Like Nikki Haley. She had could have chosen to stand on principles and continued to say that Trump was unqualified and did not merit the office, even if the alternative was Biden and the Dems winning. She could have just remained silent or told her supporters to vote their conscience. Instead, she gave him her endorsement. That’s naked politics over principle, party over integrity. That’s just one clear example.
I grant you that it’s not a clear liberty the US has championed since its founding - bodily integrity. And I grant that there’s room to see a good faith judgment reading of the law counter to Roe.
But I have become convinced that abortion IS a right that should be protected, and with it, other issues determined on the same principle - bodily autonomy.

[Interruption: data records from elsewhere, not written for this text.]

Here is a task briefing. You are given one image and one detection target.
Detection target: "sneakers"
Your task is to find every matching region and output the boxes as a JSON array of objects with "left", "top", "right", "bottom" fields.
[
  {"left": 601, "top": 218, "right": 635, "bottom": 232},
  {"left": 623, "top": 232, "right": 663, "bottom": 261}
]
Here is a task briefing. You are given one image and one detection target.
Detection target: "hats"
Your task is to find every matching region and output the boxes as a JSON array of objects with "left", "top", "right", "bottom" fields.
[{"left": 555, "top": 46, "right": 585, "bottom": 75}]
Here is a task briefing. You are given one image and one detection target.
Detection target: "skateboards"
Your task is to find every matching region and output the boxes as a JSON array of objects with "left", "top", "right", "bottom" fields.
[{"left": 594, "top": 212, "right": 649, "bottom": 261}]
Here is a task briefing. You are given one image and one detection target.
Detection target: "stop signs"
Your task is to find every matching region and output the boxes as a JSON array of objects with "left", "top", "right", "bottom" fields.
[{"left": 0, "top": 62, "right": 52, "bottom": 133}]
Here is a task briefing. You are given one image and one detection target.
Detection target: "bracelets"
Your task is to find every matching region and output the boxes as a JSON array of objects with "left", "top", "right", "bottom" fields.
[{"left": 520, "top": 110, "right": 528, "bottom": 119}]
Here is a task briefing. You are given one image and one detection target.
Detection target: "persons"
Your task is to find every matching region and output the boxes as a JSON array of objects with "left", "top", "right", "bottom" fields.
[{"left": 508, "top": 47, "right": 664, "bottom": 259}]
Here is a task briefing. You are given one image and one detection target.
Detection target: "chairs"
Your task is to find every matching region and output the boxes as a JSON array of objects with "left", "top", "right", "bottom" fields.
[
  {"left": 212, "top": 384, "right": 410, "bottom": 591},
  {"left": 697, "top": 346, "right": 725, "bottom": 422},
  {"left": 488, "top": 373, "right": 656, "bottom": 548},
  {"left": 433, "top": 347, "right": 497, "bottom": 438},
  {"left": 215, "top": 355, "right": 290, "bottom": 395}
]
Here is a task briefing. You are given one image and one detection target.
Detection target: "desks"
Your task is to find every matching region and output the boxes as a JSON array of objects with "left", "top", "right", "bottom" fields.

Note that with drug use, for instance, there’s room to make crimes regarding drug use even if technically it is legal to possess and use any recreational drugs. Impacts of one’s actions while on drugs can be punished as reckless endangerment type enhancements to harm to others. Endangering children can be illegal even if being on drugs itself is not illegal.
Suicide is also something where I might come down on the side of bodily autonomy, and even some limited assisted suicide, but we would need some clear rules on what makes assisted suicide versus leaning into murder.
But the flipside is also true - some people seem to think it self-evident that of course abortion is murder and should be illegal at all times for all reasons, and that no reasonable judgment could see it another way. I had to de-friend a guy from facebook because any time the subject came up, his automatic reply was “so kill the baby?”
You seem to see the system as if moderates still have a say. The only way we get that is to take it back collectively as a nation, and that’s nearly impossible when a third of the population is happy that’s not the case.
I don’t know if those justices are personally against abortion; I do believe that their judicial philosophies were known to be “Roe was bad law”. Which would be enough for the pro-Life advocates. Again, if nothing counts but outcome then everything is political and there’s no such thing as neutral process, which more or less means the death of moderation.
Oh no question it was playing dirty pool for political advantage. But afaik it was a case of gaming the rules, not breaking them. That doesn’t come up to the standard of being part of a master plan to gradually institute fascism.
If we replace moderates with a war of extremists, we all lose regardless of outcome.
Your post was great overall, but I wanted to comment on this in particular.
One reason Dobbs was so bad was that, even if one were to believe that abortion is a very bad thing, since the time of Roe, 50 years’ worth of societal infrastructure and expectations had been built on it. Erasing that in one fell swoop was irresponsible, especially since the Republicans clearly didn’t give a rat’s ass about adjusting abortion law to avoid harm once they had the power to do so. Predictably, the current chaos ensued.
So much for stare decisis. So much for genuine “conservatism.” The motto of the SC’s RWNJs seems to be, “Let 'er RIP!”